Problems and tasks.
1. Update the article on underground utility mapping from "The tools and" up to and including "solutions get utilized?", putting "subsurface utility mapping" in place of "underground utility mapping".
2. In the article on underground utility mapping, who is named as the founder and CEO of Reveal?

Article.
=-=-=-=-=

The tools and resources for mapping underground infrastructure are rapidly evolving, but to keep up we must change our mindset of underground utility mapping.
The technology of underground utility mapping is on an exciting and promising trajectory. Multi-sensor approaches, even the prospect of quantum sensors, along with an explosion of phone/tablet-coupled lidar and camera sensors, digital twins, augmented- and mixed-reality platforms are all very exciting. But how do you encourage, entice, cajole, or mandate that such solutions get utilized?
In talking with Sam Wiffen, founder and CEO of Reveal, about his company’s platform that I had heard so many good things about, we turned to the motivational side of the underground challenge. This is what the late international utilities mapping advocate Geoff Zeiss was doing—inspiring and motivating practitioners, stakeholders, and policy makers to improve the state of underground mapping.

=-=-=-=-=

(Records held in a dataset)

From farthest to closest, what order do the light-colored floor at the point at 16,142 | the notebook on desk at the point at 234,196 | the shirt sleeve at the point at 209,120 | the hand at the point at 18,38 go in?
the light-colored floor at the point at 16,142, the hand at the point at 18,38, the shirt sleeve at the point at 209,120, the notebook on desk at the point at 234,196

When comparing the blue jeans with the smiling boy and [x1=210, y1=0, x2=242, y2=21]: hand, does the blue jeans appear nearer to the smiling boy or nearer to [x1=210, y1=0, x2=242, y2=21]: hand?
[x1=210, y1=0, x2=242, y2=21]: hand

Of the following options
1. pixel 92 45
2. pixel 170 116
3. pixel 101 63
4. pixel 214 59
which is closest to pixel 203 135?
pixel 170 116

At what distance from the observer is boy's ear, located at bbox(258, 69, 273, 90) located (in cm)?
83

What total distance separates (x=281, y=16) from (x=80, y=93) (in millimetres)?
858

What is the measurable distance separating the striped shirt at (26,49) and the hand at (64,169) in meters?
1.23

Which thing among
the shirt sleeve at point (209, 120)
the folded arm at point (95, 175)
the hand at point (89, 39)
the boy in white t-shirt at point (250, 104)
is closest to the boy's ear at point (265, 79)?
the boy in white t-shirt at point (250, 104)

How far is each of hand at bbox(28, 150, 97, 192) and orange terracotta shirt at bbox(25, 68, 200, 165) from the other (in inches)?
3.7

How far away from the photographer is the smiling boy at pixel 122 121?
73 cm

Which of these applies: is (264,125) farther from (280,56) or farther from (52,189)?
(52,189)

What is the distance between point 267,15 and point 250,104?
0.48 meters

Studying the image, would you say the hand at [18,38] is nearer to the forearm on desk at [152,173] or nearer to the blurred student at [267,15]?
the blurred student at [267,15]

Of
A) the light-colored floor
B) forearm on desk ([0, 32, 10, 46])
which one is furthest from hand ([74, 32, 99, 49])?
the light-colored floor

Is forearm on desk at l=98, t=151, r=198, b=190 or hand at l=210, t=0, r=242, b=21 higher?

=-=-=-=-=

Answers to each task.
1.
The tools and resources for mapping underground infrastructure are rapidly evolving, but to keep up we must change our mindset of subsurface utility mapping.
The technology of subsurface utility mapping is on an exciting and promising trajectory. Multi-sensor approaches, even the prospect of quantum sensors, along with an explosion of phone/tablet-coupled lidar and camera sensors, digital twins, augmented- and mixed-reality platforms are all very exciting. But how do you encourage, entice, cajole, or mandate that such solutions get utilized?

2. Sam Wiffen.